Required work: Check each line of the listing, and copy it if it contains the word "Hermès".

Data to use:
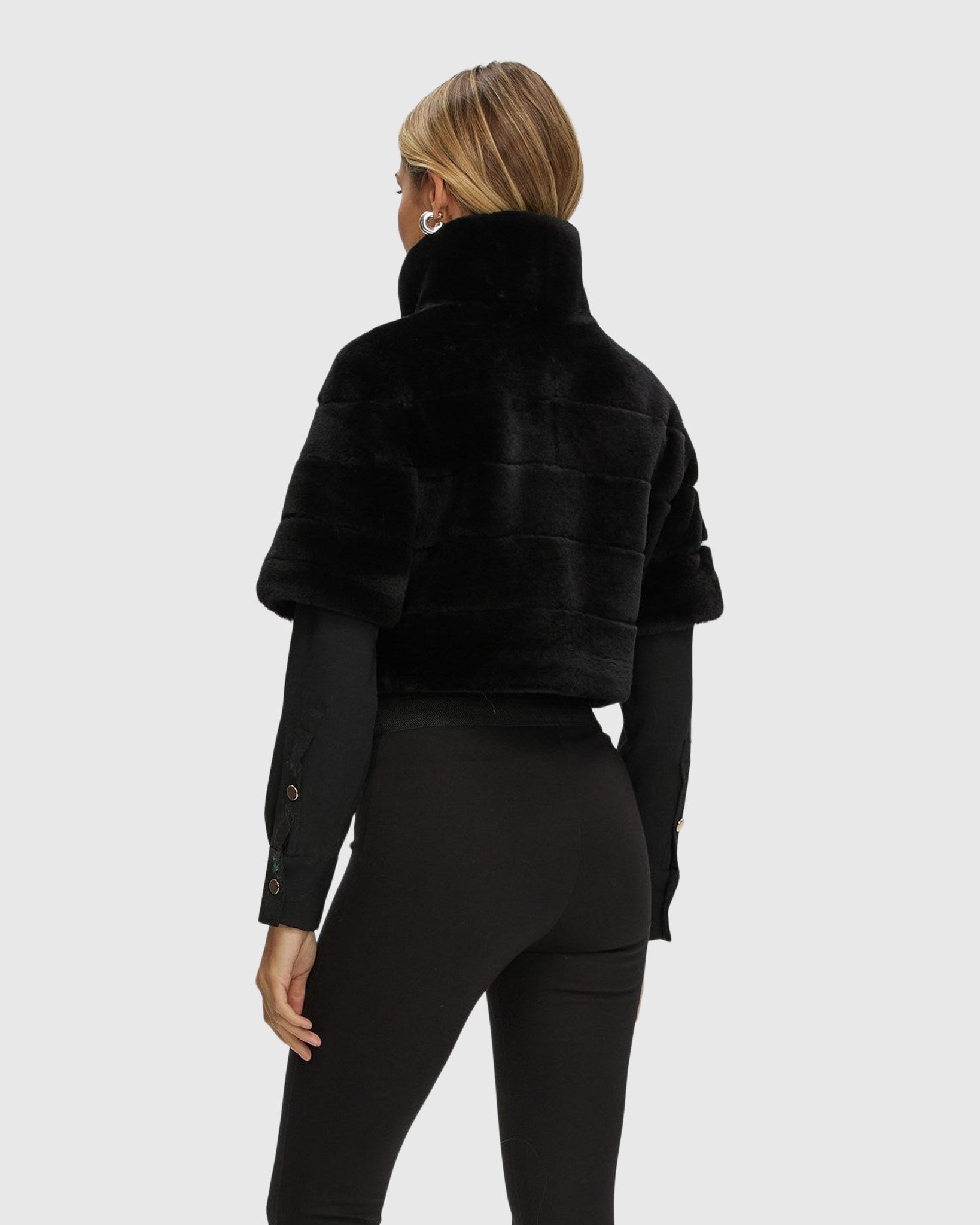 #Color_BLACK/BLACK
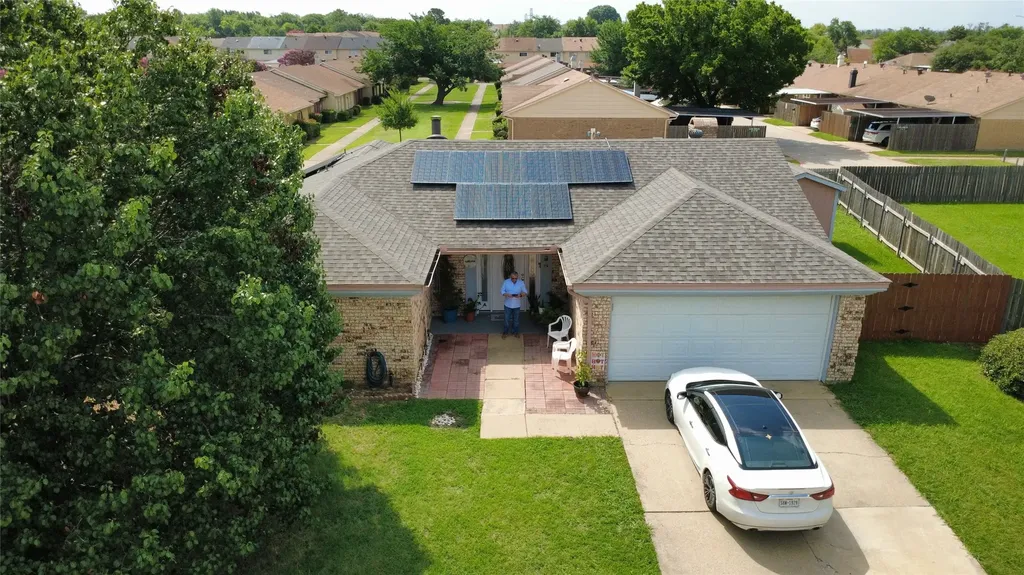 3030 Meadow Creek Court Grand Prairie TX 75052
...
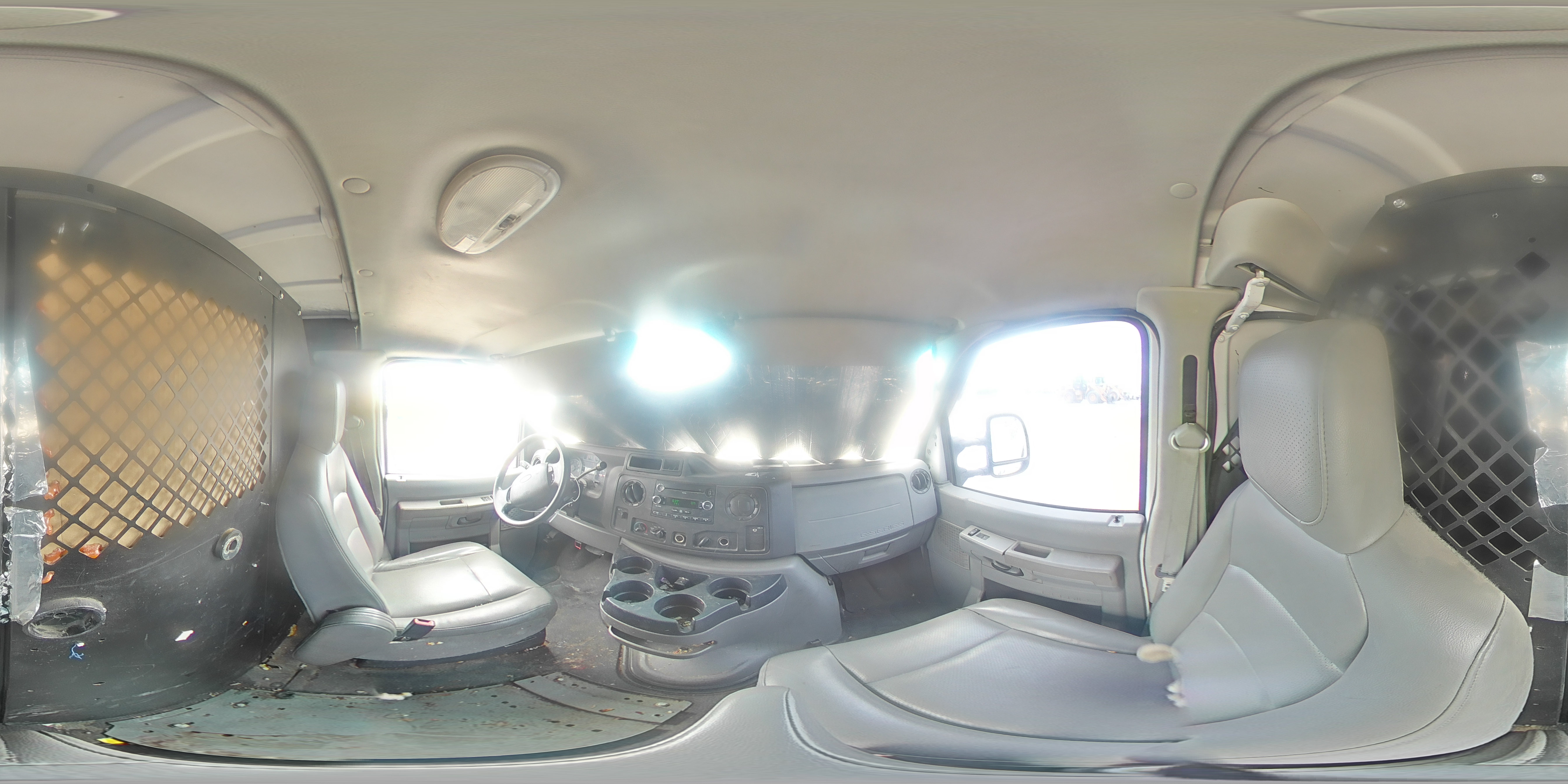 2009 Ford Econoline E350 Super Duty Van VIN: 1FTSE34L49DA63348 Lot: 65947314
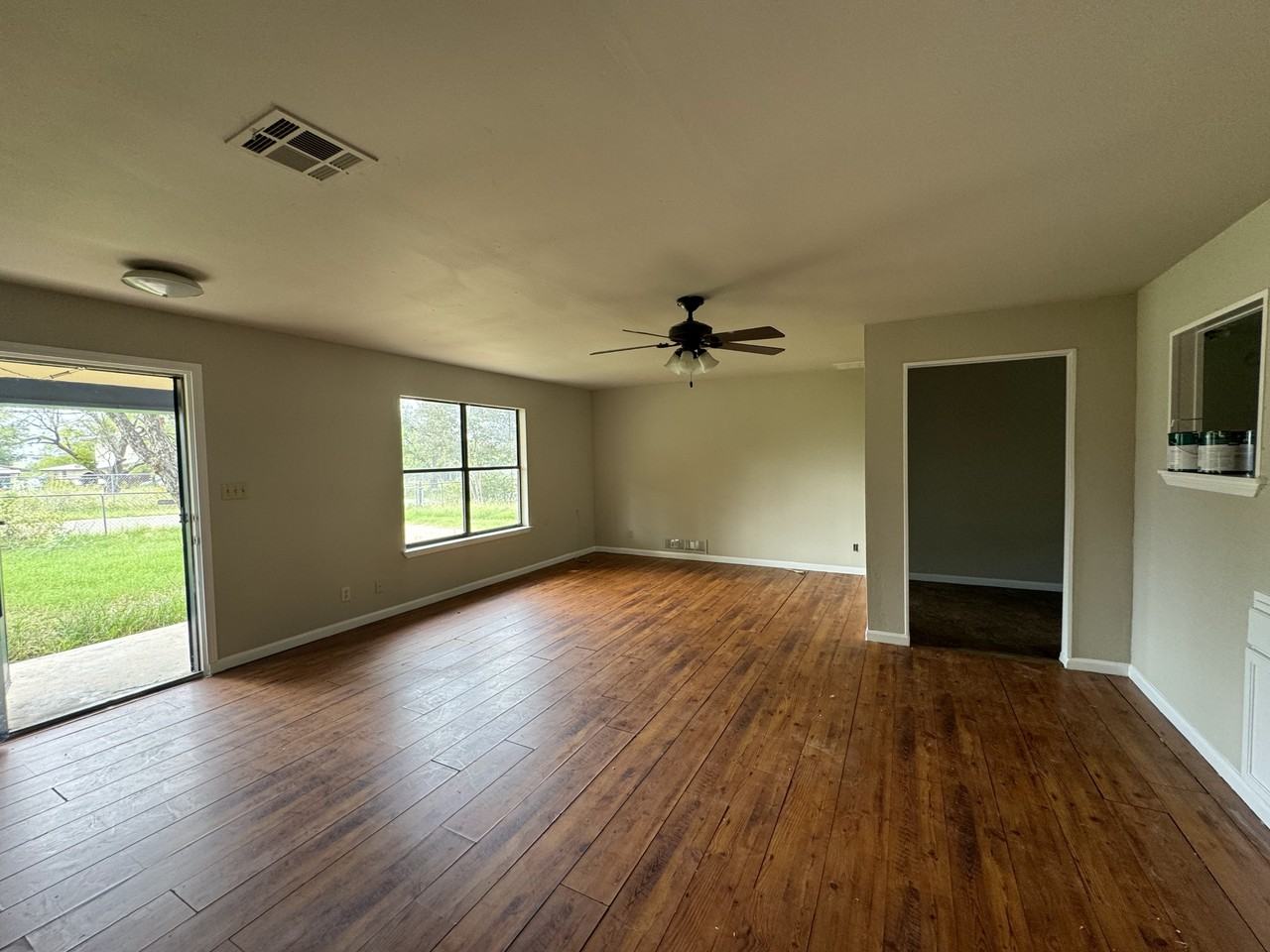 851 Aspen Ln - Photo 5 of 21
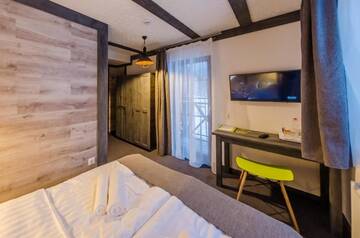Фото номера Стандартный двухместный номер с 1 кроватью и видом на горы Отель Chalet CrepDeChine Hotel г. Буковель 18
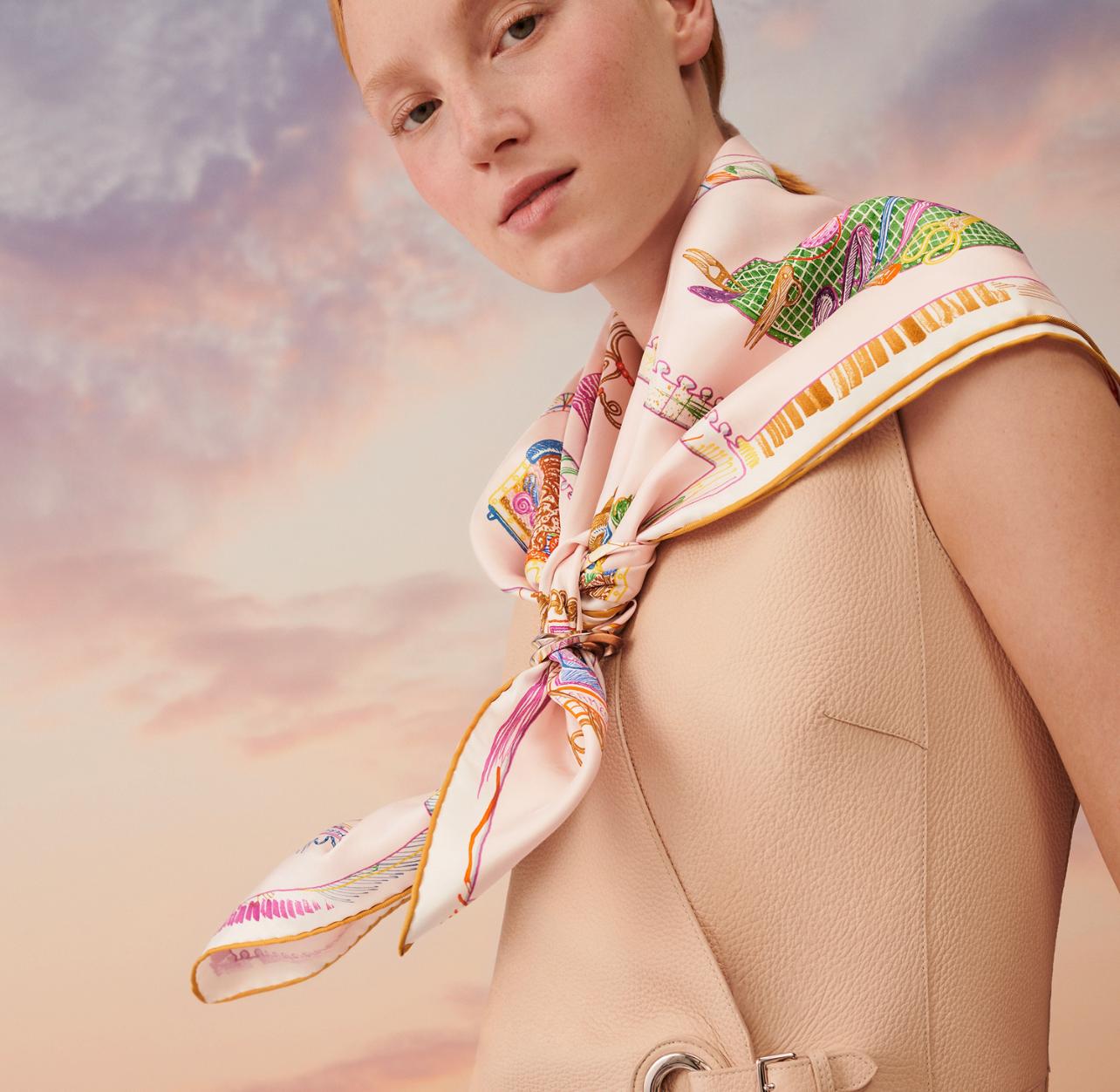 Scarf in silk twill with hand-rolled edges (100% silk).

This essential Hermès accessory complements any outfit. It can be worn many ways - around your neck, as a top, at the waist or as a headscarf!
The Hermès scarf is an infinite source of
==
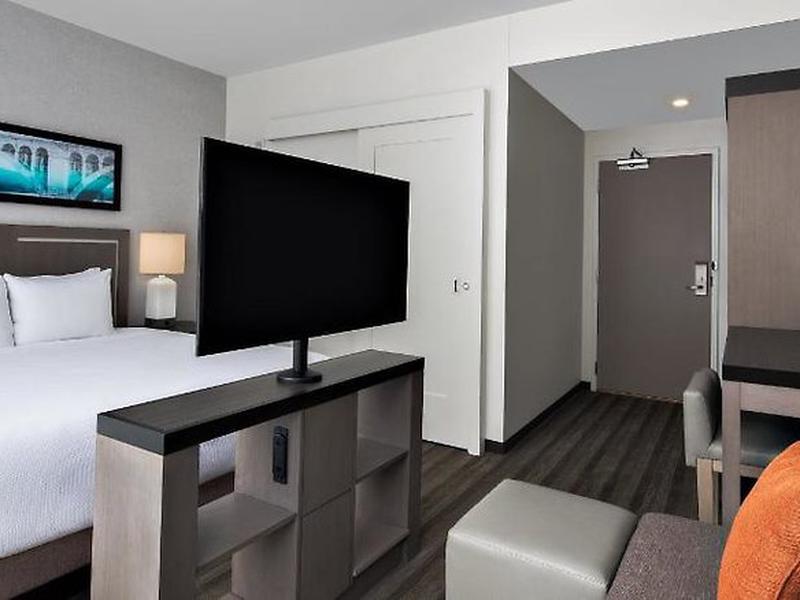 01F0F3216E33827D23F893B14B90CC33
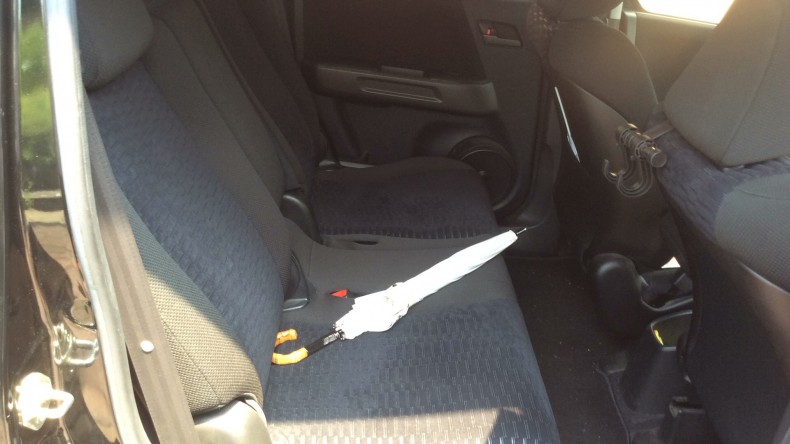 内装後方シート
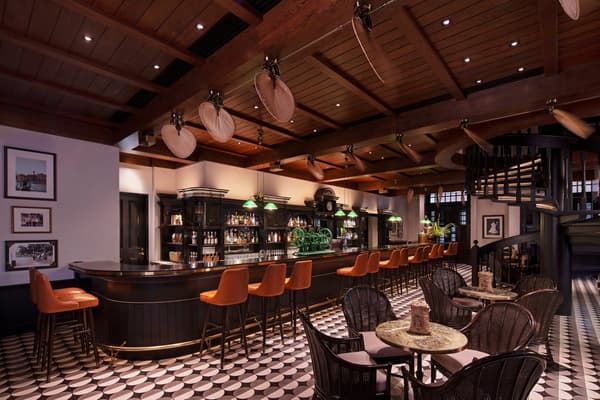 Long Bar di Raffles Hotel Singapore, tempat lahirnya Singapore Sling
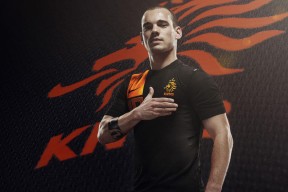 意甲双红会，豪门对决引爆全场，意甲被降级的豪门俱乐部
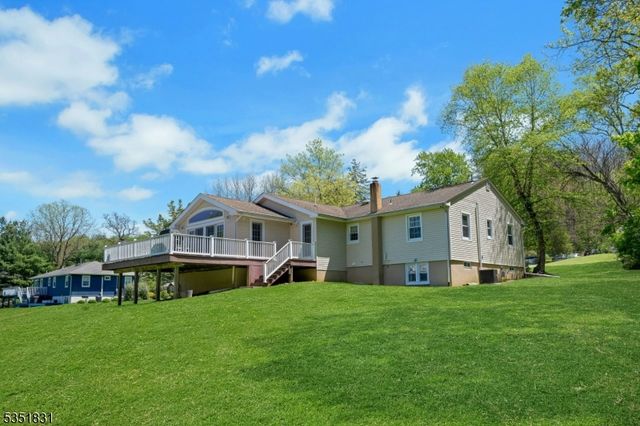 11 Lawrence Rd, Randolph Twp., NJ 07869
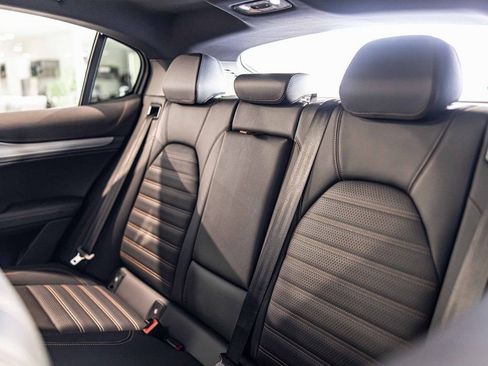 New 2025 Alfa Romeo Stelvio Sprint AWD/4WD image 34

Response to the exercise:
This essential Hermès accessory complements any outfit. It can be worn many ways - around your neck, as a top, at the waist or as a headscarf!
The Hermès scarf is an infinite source of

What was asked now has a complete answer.